Updated

Hundreds of police and security officials arrested at least 11 suspected Islamic militants in pre-dawn raids Tuesday in the Spanish African enclave of Ceuta, nabbing them at their homes and while they prayed in local mosques.

The men — including 10 Spaniards and one Moroccan — had recently begun discussing taking concrete action to launch an attack, though they were in the early stages and are not believed to have selected a target, said Interior Minister Alfredo Perez Rubalcaba, who was traveling in Algeria.

"It was an Islamic cell in the process of being formed, so they had no specific targets," Rubalcaba said. "But when we saw that they were moving from fanatic discussion to direct action we moved ahead to detain them."

Among those arrested by officials acting on months of intelligence were two brothers of Hamed Abderrahman Ahmed, a Spaniard detained at the U.S. military prison at Guantanamo Bay, Cuba until 2004, officials said. Ahmed himself was not taken into custody, police said.

Click here to go to FOXNews.com's Europe Center.

Forces sent by boat from the Spanish mainland carried out the operations in neighborhoods all over the city, a police official in Ceuta told The Associated Press. A national police official said that 300 security agents took part in the operation.

Police said they found incriminating documents and audio and video material during the raids, as well as false identity papers, bulletproof vests and a stash of money.

Rubalcaba said that Spanish authorities had received help from Moroccan intelligence agencies.

Ahmed was captured in Afghanistan in late 2001 and held by Pakistani authorities for about four months before being transferred to Guantanamo Bay. He said he had gone to Afghanistan to study at an Islamic school.

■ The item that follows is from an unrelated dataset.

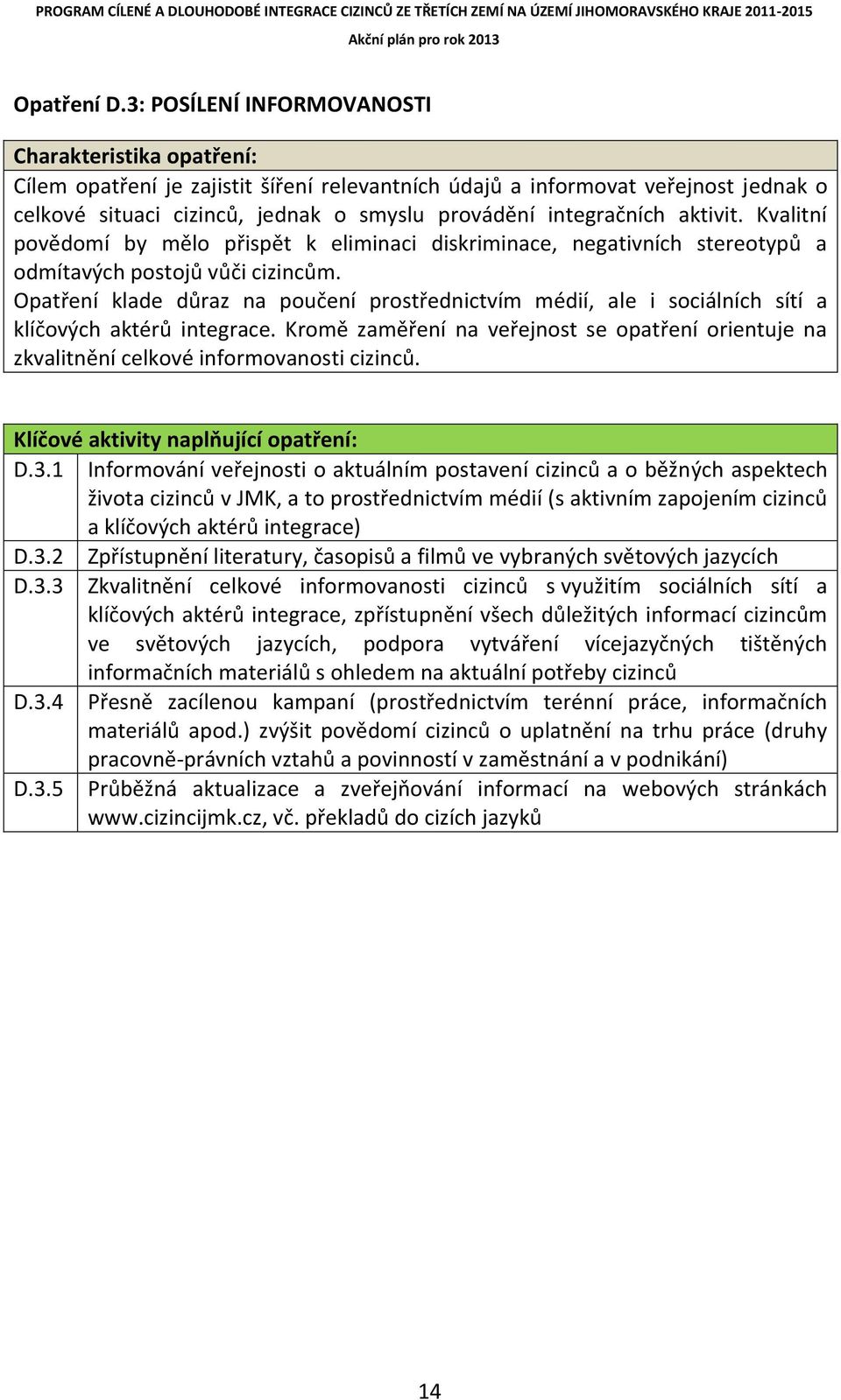 integračních aktivit. Kvalitní povědomí by mělo přispět k eliminaci diskriminace, negativních stereotypů a odmítavých postojů vůči cizincům.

He was returned to Spain in February 2004, and eventually found guilty of terror-related charges after an investigation by one of Spain's top anti-terror judges, Baltazar Garzon. But in July, the Supreme Court tossed out the conviction and ordered him freed, saying there was no evidence linking him to al-Qaida.

Tuesday's operation in Ceuta was ordered by Garzon, and the judge is expected to question the detainees in coming days, police said.

Ahmed's brothers were arrested in the working-class, majority Muslim Principe neighborhood of Ceuta, a tiny Spanish enclave on Morocco's northwestern coast, just across the Strait of Gibraltar. In recent years, thousands of would-be migrants have flocked to Ceuta and Melilla, another Spanish town on the African coast, hoping to get a toehold in Europe.

On March 11, 2004, a group of mostly North African Muslim extremists blew up four Madrid commuter trains, killing 191 people and injuring more than 1,500.

Several other plots have been thwarted.

Spanish intelligence agencies have stepped up surveillance of at least 250 Islamic radicals, and keep a close eye on mosques believed to espouse violent views.

They have also launched a series of raids on suspected Islamic militants this year, most recently in November, when authorities in Melilla arrested two alleged members of the Moroccan Islamic Combatant Group, which is believed to have had a hand in a 2003 bomb attack in Casablanca.